▶ [Brontekst]:
::::
Hoe verhoudt het afschieten van de zilvermeeuw zich tot het gestelde doel van het Plan van Uitvoering Mosseltransitie om een duurzame, rendabele mosselsector te realiseren zonder schade aan de natuur?2
De provincie heeft ontheffing verleend met als primair doel om de zilvermeeuwen te verjagen van de mosselzaadpercelen om belangrijke schade te voorkomen.
Om verjaging effectief te laten zijn is ondersteunend afschot van enkele zilvermeeuwen een beproefd middel. Hiermee komt de duurzame instandhouding van de populatie zilvermeeuwen niet in gevaar. Dit past volledig in de realisatie van de mosseltransitie waarin een rendabele sector de natuurwaarden respecteert.
Kunt u uiteenzetten waarom niet kan worden volstaan met het nemen van minder vergaande maatregelen, zoals het verjagen van de meeuw, in plaats van het afschieten van de zilvermeeuw?
Zie antwoord vraag 4.
Kunt u inzicht geven in het aantal meeuwen dat mag worden afgeschoten en voor welke periode de ontheffing is verleend?
De ontheffing geldt slechts tussen 1 juli en 1 november, voor de eerste drie weken na inzaai van de percelen, en loopt tot en met 2012. Aan de ontheffing is een maximum aantal van tien meeuwen per jaar verbonden. Er zal dus slechts op zeer beperkte schaal ondersteunend afschot voor verjaging plaatsvinden.
::::
▶ [Verzamelde gegevens]:
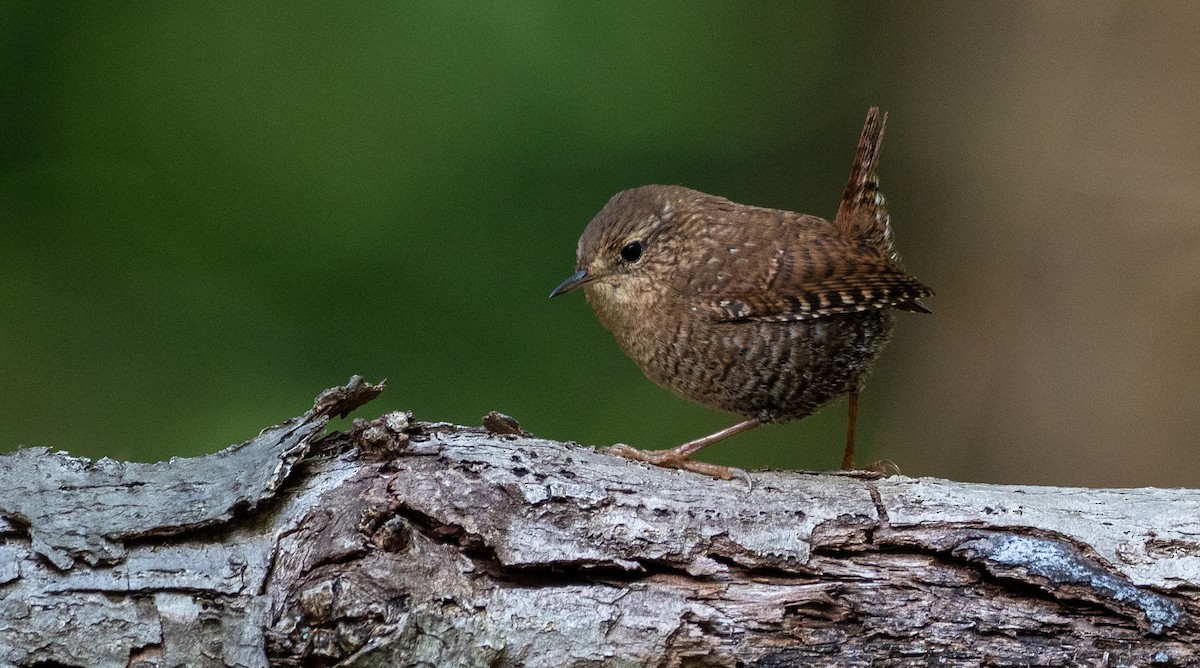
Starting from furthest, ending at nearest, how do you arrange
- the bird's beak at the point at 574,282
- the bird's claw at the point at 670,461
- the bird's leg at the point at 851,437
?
the bird's leg at the point at 851,437 < the bird's beak at the point at 574,282 < the bird's claw at the point at 670,461

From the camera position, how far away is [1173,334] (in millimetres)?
3850

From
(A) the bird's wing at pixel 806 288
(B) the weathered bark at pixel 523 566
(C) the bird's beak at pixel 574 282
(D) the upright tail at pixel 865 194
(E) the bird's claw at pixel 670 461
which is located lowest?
(B) the weathered bark at pixel 523 566

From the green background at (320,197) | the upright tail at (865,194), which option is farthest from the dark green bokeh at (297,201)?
the upright tail at (865,194)

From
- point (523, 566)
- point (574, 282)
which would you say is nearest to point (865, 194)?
point (574, 282)

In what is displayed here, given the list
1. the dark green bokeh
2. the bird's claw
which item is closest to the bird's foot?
the bird's claw

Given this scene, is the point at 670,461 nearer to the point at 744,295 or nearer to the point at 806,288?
the point at 744,295

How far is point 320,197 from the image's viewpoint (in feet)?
10.3

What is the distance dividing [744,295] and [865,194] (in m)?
0.62

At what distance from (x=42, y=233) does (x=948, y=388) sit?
3.47 metres

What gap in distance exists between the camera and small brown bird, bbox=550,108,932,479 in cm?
274

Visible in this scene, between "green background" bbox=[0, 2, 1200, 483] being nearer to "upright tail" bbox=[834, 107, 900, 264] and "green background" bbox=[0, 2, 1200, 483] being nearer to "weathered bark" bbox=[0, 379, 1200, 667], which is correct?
"upright tail" bbox=[834, 107, 900, 264]

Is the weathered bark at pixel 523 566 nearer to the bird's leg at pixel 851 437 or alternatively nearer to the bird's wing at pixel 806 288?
the bird's wing at pixel 806 288

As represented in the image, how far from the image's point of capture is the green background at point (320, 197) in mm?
2971

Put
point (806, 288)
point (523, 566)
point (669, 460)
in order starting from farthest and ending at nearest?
point (806, 288) < point (669, 460) < point (523, 566)
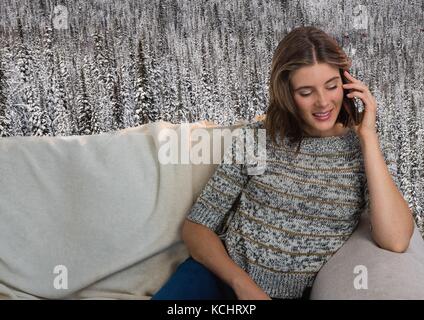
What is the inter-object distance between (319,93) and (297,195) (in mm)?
264

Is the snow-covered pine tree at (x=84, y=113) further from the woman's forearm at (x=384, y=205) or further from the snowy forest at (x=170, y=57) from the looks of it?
Answer: the woman's forearm at (x=384, y=205)

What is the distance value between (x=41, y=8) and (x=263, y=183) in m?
1.25

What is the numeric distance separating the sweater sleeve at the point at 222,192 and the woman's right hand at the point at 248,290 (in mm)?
197

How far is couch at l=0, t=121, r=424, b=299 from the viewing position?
57.4 inches

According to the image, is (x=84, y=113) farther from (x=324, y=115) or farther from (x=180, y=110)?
(x=324, y=115)

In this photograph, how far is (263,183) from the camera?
4.31 feet

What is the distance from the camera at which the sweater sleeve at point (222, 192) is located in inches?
53.0

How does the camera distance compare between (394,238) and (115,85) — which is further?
(115,85)

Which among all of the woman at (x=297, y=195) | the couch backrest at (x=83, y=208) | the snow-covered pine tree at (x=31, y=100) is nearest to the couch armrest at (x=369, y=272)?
the woman at (x=297, y=195)

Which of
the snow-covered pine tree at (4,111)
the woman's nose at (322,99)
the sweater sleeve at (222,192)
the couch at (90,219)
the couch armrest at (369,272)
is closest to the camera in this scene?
the couch armrest at (369,272)

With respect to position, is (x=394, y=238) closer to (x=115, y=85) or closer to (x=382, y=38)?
(x=382, y=38)

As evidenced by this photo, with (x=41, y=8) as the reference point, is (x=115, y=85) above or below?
below

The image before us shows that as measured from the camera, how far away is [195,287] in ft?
4.32

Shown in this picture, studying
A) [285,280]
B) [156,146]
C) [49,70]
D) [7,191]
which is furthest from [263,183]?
[49,70]
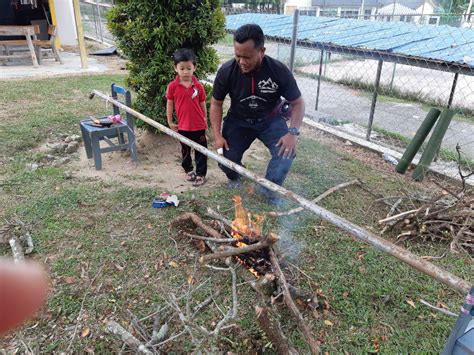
::::
▶ [Opdracht A]:
Beantwoord met de tekst over de zilvermeeuw de volgende vragen:
(i) Met welk primair doel heeft de provincie ontheffing verleend?
(ii) In welke periode van het jaar geldt de ontheffing?
(iii) Hoeveel meeuwen mogen er per jaar maximaal worden afgeschoten?
▶ [Opdracht B]: Druk uit de tekst over de zilvermeeuw het stuk af dat begint bij de woorden "Om verjaging effectief" en stop na de woorden "antwoord vraag 4.".
De items vormen apart materiaal, los van de tekst over de zilvermeeuw.

▶ [Antwoordruimte A]:
(i) Om de zilvermeeuwen te verjagen van de mosselzaadpercelen om belangrijke schade te voorkomen.
(ii) Tussen 1 juli en 1 november, voor de eerste drie weken na inzaai van de percelen.
(iii) Tien.

▶ [Antwoordruimte B]:
Om verjaging effectief te laten zijn is ondersteunend afschot van enkele zilvermeeuwen een beproefd middel. Hiermee komt de duurzame instandhouding van de populatie zilvermeeuwen niet in gevaar. Dit past volledig in de realisatie van de mosseltransitie waarin een rendabele sector de natuurwaarden respecteert.
Kunt u uiteenzetten waarom niet kan worden volstaan met het nemen van minder vergaande maatregelen, zoals het verjagen van de meeuw, in plaats van het afschieten van de zilvermeeuw?
Zie antwoord vraag 4.